[BEGIN Records for processing]
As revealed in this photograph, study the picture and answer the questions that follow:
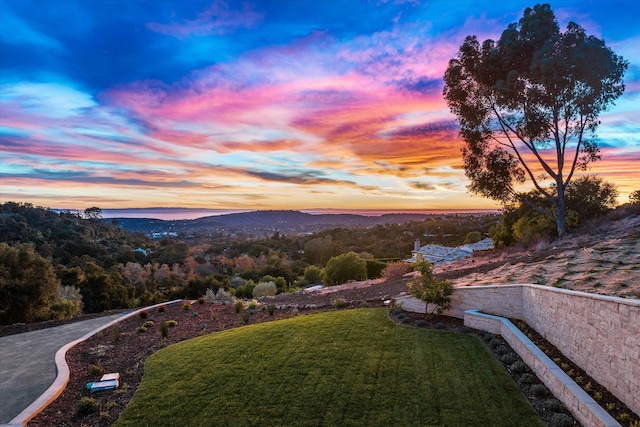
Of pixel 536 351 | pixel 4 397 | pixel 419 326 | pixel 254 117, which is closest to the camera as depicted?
pixel 536 351

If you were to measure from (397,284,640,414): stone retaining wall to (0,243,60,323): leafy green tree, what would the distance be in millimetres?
17810

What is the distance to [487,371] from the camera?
676 centimetres

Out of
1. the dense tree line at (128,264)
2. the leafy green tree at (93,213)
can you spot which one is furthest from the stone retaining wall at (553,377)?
the leafy green tree at (93,213)

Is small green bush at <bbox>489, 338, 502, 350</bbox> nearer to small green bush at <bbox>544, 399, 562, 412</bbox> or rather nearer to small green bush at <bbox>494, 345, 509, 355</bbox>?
small green bush at <bbox>494, 345, 509, 355</bbox>

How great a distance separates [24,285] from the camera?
15758 mm

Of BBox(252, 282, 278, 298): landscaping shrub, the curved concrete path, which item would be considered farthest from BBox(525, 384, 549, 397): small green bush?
BBox(252, 282, 278, 298): landscaping shrub

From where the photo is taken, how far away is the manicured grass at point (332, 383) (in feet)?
17.8

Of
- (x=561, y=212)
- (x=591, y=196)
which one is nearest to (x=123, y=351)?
(x=561, y=212)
[END Records for processing]
◆ **Required task**
Copy out all of the data above line for line, with no changes, and leave out the pictures.

◆ **Answer to this exercise**
As revealed in this photograph, study the picture and answer the questions that follow:
Of pixel 536 351 | pixel 4 397 | pixel 419 326 | pixel 254 117, which is closest to the camera as depicted?
pixel 536 351

If you were to measure from (397,284,640,414): stone retaining wall to (0,243,60,323): leafy green tree, what would the distance be in millimetres?
17810

What is the distance to [487,371] from the camera?
676 centimetres

Out of
1. the dense tree line at (128,264)
2. the leafy green tree at (93,213)
can you spot which one is furthest from the stone retaining wall at (553,377)?
the leafy green tree at (93,213)

Is small green bush at <bbox>489, 338, 502, 350</bbox> nearer to small green bush at <bbox>544, 399, 562, 412</bbox> or rather nearer to small green bush at <bbox>494, 345, 509, 355</bbox>?
small green bush at <bbox>494, 345, 509, 355</bbox>

How great a distance separates [24,285] from the camera?
15758 mm

Of BBox(252, 282, 278, 298): landscaping shrub, the curved concrete path, which item would be considered farthest from BBox(525, 384, 549, 397): small green bush?
BBox(252, 282, 278, 298): landscaping shrub

From where the photo is taken, how far away is the manicured grass at point (332, 383) (in feet)?
17.8

Of
- (x=561, y=212)
- (x=591, y=196)
which one is nearest to (x=123, y=351)?
(x=561, y=212)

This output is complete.